David Fuller's view -
It’s part of a much larger transformation at GE orchestrated by Jeff Immelt, Welch’s successor as chief executive officer. Most notably, GE is moving its headquarters from suburban Fairfield, Conn., land of golf and bonuses, where it’s been since 1974, to Boston, the Athens of America. The company is selling off its division that makes refrigerators and microwave ovens. Now it’s focused on electric power generators, jet engines, locomotives, and oil-refining gear. And it’s made a significant bet on developing software to connect these devices to the Internet. There’s a term for this trend of adding network connections to hardware not usually considered computers: the Internet of Things. GE believes its opportunity lies in what it calls the Internet of Really Big Things.
In the past five years, GE has hired hundreds of software developers, created its own operating system, and fashioned dozens of applications that it says will make planes fly more efficiently, extend the life of power generators, and allow trains to run faster. GE’s plan is to sell this software to other manufacturers of Really Big Industrial Things, and to be a top 10 software company by 2020. That would put it in the same category as Microsoft, IBM, and Oracle, an ambition that some have difficulty swallowing. “Top 10? No way,” says David Linthicum, senior vice president of Cloud Technology Partners, a consulting firm in Boston.
Inevitably, an activist took an interest in the struggling conglomerate. Last October, Nelson Peltz’s Trian Partners revealed that it had purchased $2.5 billion in GE shares, becoming its ninth-largest investor. In an 81-page analysis, Trian said GE had previously been an unfocused, overly bureaucratic muddle. But rather than call for a breakup of the company as Peltz has done in the past with DuPont and PepsiCo, he instead endorsed Immelt’s strategy.
A year earlier, this would have been hard to believe, but by last fall, Immelt’s program was beginning to succeed. He had announced a plan to shed $200 billion of GE’s problematic financial assets, which have weighed down its share price. The company says it had software sales of $5 billion in 2015, a sign that the Internet-of-really-big-things approach must be taken seriously. And, by all accounts, Immelt’s campaign to remake the company’s intrinsically rigid culture is working. In the past year, GE’s stock has outperformed the Standard & Poor’s 500-stock index. “A lot of people didn’t think this management team would drive an aggressive transformation of the business,” says Steven Winoker, an analyst at Sanford C. Bernstein & Co. “But that’s exactly what’s happening.”

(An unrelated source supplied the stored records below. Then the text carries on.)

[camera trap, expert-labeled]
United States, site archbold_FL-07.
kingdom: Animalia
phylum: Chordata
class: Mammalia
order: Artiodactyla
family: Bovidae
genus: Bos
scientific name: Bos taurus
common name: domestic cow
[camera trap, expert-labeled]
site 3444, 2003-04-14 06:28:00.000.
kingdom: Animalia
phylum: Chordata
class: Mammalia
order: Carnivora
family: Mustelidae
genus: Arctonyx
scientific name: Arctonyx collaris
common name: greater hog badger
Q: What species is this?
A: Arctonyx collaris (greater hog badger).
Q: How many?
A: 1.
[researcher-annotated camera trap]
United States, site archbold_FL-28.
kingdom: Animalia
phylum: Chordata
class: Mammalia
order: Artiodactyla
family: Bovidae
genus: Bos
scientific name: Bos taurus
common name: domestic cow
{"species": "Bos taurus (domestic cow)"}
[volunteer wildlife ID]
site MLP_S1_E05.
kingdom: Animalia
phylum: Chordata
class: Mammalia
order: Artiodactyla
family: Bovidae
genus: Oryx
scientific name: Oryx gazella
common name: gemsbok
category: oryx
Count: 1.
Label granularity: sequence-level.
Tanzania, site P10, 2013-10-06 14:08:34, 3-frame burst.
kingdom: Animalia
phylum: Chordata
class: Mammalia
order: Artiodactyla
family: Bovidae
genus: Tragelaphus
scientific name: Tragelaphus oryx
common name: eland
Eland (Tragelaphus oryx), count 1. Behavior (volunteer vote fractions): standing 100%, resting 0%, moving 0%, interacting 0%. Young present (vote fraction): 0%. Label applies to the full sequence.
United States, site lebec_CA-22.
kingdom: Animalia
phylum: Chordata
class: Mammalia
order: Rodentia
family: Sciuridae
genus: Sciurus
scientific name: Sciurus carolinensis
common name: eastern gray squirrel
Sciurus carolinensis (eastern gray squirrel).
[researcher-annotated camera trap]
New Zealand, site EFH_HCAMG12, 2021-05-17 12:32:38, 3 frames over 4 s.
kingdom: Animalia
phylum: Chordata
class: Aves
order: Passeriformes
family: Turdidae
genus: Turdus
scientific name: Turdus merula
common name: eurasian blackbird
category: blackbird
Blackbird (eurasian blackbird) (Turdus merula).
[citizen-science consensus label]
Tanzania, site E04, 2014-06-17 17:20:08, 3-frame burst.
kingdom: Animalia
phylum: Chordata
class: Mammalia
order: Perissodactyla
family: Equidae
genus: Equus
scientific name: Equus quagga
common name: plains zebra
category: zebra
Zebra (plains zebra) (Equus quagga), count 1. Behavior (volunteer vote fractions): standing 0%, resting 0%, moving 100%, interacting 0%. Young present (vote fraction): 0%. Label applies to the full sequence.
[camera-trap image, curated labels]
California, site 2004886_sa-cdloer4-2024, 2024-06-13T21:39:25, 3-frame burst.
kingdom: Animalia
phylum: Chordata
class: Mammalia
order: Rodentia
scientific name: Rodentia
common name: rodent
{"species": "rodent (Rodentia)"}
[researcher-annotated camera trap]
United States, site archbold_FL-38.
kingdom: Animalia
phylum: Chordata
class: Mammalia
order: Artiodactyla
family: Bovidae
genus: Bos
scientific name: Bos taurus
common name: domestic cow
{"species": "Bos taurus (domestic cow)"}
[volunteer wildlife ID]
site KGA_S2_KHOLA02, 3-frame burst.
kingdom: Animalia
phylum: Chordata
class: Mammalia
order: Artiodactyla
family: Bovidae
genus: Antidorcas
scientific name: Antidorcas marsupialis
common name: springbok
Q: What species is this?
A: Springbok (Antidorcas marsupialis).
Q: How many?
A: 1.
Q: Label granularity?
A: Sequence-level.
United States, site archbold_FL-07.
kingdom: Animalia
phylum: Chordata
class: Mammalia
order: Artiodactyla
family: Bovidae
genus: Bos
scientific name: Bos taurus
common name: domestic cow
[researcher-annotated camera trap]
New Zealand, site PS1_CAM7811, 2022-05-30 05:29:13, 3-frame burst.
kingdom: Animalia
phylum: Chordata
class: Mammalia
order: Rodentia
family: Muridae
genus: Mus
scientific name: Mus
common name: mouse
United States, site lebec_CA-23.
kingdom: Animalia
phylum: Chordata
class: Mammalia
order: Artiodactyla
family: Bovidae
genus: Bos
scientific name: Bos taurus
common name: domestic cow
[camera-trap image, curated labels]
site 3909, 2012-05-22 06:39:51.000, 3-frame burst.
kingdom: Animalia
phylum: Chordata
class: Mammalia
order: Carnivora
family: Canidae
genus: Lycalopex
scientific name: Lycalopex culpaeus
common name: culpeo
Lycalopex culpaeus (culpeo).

Jeff Immelt is ambitious and creative but what he and many other CEOs lack is that incisive business brain which a long-term activist such as Nelson Peltz of Trian Partners can provide. He is probably the best activist investor in the business and for sentimental reasons I would like to see this sole surviving original Dow Jones component flourish with its comparatively new business plan.